Le reste de la descente ne fut qu’un jeu. Bientôt ils atteignaient la route. Un des biographes de d’Andigné raconte qu’un paysan qui les vit tomber devant lui des flancs de la montagne dans un tourbillon de poussière et de cailloux crut à une apparition diabolique et s’enfuit épouvanté, en faisant le signe de la croix. Ils le firent aussi ; mais c’était pour remercier Dieu. Quelques jours plus tard, ils arrivaient à Fontainebleau où ils étaient assurés de trouver un asile chez des amis fidèles.
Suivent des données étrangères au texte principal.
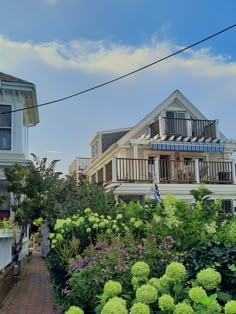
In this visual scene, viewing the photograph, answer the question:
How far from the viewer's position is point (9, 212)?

Ils y restèrent cachés durant plusieurs mois, tandis que la police les cherchait de tous côtés.

Enfin, las de leur existence captive, ils firent savoir au premier Consul qu’ils étaient disposés à se soumettre s’il prenait l’engagement de ne pas les emprisonner. Il répondit favorablement à leur requête et les autorisa à choisir pour y demeurer une ville du Midi, en s’engageant à n’en pas sortir. D’Andigné choisit Grenoble et Suzannet Valence. Ils y restèrent en repos, oubliés en apparence, mais toujours surveillés jusqu’en 1807.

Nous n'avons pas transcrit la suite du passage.